--- start of Text excerpt ---

It is an object of the present invention to provide a stencil printing machine in which the application of an unnecessary force to the printing surface of a printing sheet is avoided as little as possible at the time of transfer of ink from a stencil sheet onto the printing sheet in stencil printing and which therefore can afford a beautiful print and is suitable to multicolor printing for example.

SUMMARY OF THE INVENTION

The stencil printing machine according to a first aspect of the present invention is provided with a holding means for holding a stencil sheet perforated in accordance with an image, an ink supply means for supplying ink to face side of the stencil sheet which is held by the holding means, a printing sheet conveying means for conveying a printing sheet near the other face side of the stencil sheet, and an air ejection means for ejecting air to the stencil sheet from the one face side thereof, thereby causing the ink to pass through the image on the stencil sheet and transfer onto the printing sheet.

In the stencil printing machine according to a second aspect, which is dependent on the first aspect, the holding means is provided with an ink-permeable body adapted to move in a predetermined direction while holding the stencil sheet in contact with the one face side of the stencil sheet.

In the stencil printing machine according to a third aspect, which is dependent on the second aspect, the body is a cylindrical, circumferential wall at least a part of which has ink permeability, and the holding means is a printing drum having the said circumferential wall and adapted to be driven for rotation about the axis thereof.

In the stencil printing machine according to a fourth aspect, which is dependent on the second aspect, the air ejection means has an air ejection aperture which is in contact with the inner surface of the body.

In the stencil printing machine according to a fifth aspect, which is dependent on the fourth aspect, the air ejection aperture is a slit substantially parallel to the moving direction of the body, and the width thereof in the direction substantially perpendicular to the moving direction of the body is larger than the diameter of each of pores which constitute the image on the stencil sheet.

The stencil printing machine according to a sixth aspect, which is dependent on the second aspect, is further provided with a suction means disposed near the other face side of the stencil sheet held by the holding means, the suction means sucking the printing sheet being conveyed by the printing sheet conveying means to create a predetermined spacing between the printing sheet and the stencil sheet.

--- end of Text excerpt ---
--- start of Listed records ---

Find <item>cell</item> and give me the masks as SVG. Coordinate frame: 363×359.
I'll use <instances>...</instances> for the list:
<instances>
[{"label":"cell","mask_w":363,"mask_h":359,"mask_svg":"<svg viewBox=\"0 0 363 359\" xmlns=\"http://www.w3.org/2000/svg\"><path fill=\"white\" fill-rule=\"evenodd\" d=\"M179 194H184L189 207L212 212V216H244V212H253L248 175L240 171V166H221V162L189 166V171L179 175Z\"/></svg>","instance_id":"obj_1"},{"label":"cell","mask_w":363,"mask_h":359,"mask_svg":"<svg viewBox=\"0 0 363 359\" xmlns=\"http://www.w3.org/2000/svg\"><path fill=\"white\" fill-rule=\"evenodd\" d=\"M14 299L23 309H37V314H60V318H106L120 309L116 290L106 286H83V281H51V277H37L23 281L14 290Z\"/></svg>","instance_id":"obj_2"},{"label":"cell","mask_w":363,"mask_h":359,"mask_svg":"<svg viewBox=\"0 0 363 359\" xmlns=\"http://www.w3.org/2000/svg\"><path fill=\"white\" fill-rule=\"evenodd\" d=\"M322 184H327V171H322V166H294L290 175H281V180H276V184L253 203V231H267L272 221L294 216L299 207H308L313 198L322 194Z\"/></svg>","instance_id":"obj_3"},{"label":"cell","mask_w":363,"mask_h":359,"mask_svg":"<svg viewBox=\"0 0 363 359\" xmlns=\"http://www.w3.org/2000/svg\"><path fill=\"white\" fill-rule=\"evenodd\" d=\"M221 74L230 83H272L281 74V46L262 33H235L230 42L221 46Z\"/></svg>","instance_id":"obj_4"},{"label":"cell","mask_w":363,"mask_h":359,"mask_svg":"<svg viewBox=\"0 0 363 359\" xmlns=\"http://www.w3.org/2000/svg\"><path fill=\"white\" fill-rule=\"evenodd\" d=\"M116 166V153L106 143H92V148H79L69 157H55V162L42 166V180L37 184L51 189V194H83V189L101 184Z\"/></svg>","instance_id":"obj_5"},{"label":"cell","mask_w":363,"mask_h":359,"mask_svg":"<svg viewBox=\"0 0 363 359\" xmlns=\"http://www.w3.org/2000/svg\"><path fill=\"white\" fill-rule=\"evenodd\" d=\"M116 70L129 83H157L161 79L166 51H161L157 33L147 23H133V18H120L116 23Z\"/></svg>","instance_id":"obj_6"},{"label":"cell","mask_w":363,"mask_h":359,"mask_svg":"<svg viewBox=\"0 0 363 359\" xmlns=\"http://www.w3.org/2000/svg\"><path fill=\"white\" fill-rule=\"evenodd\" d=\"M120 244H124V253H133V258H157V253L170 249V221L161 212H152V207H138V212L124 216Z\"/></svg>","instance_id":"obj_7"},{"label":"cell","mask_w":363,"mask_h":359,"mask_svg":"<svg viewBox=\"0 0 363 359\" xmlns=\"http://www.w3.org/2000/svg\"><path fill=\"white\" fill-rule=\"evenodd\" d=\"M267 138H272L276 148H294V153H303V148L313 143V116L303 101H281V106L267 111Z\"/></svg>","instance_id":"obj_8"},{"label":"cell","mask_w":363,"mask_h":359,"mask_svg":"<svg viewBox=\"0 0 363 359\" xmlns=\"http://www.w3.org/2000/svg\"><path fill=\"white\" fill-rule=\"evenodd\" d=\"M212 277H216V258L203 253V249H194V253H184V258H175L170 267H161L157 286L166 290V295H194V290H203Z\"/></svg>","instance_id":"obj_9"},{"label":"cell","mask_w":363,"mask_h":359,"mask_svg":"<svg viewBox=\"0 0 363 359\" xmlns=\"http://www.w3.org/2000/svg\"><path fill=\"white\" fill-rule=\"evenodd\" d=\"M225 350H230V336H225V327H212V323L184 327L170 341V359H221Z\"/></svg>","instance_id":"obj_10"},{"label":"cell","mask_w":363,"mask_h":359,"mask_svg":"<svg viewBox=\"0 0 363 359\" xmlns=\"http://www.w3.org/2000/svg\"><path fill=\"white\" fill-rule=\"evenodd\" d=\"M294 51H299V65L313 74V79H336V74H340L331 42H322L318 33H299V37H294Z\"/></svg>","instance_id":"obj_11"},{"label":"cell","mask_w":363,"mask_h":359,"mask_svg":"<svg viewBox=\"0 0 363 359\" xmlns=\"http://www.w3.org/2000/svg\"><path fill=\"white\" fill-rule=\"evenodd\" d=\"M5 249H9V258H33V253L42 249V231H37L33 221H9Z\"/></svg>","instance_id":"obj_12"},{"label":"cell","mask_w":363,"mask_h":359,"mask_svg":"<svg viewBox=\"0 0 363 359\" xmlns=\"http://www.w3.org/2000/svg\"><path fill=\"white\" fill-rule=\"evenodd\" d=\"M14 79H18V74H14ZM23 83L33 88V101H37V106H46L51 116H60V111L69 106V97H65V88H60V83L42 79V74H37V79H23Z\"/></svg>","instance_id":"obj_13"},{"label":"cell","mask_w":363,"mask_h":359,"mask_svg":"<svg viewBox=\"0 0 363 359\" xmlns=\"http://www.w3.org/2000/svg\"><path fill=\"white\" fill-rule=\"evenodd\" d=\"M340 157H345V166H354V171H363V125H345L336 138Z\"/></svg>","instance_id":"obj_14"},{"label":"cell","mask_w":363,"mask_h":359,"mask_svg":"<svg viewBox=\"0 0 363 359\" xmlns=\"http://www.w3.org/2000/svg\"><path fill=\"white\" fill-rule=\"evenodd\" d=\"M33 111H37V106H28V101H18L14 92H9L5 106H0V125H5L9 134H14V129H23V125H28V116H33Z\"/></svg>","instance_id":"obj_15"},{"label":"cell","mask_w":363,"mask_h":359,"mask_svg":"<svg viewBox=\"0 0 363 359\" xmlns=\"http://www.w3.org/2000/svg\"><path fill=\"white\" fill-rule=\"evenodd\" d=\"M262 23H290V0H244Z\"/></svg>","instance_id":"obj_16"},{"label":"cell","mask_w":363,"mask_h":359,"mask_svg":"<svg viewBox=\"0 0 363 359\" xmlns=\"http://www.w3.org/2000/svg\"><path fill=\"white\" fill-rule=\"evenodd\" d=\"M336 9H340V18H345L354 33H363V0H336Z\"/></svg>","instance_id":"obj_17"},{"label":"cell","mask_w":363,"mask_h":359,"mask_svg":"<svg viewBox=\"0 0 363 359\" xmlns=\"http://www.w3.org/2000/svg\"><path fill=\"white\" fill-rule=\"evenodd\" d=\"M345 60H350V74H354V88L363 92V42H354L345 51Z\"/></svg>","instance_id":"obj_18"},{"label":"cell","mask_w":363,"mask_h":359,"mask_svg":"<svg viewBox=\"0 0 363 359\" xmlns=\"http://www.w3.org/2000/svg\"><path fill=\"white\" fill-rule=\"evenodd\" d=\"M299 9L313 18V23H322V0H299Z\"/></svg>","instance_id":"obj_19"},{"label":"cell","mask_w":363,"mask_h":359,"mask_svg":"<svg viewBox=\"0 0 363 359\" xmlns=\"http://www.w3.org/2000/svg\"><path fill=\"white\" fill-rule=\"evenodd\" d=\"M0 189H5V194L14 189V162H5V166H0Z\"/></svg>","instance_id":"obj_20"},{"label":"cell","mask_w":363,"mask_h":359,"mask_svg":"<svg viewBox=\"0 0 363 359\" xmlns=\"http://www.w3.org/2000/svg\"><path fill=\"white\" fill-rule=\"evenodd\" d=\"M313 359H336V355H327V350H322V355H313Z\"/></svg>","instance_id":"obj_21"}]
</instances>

--- end of Listed records ---

▸ Things to do:
a - Summarize the stencil printing excerpt in two sentences.
b - From the stencil printing excerpt, extract the stretch from "It is an object" through "printing for example.".

▸ Set of answers:
a - The invention aims to provide a stencil printing machine that avoids applying unnecessary force to the printing surface of the printing sheet during ink transfer, so that it gives a beautiful print and suits multicolor printing. In its first aspect, the machine holds a perforated stencil sheet, supplies ink to one face of it, conveys a printing sheet near the other face, and ejects air from the ink side to drive ink through the image onto the printing sheet; further aspects add an ink-permeable moving body, a rotating printing drum, a slit-shaped air ejection aperture, and a suction means that keeps a set spacing between the printing sheet and the stencil sheet.

b -
It is an object of the present invention to provide a stencil printing machine in which the application of an unnecessary force to the printing surface of a printing sheet is avoided as little as possible at the time of transfer of ink from a stencil sheet onto the printing sheet in stencil printing and which therefore can afford a beautiful print and is suitable to multicolor printing for example.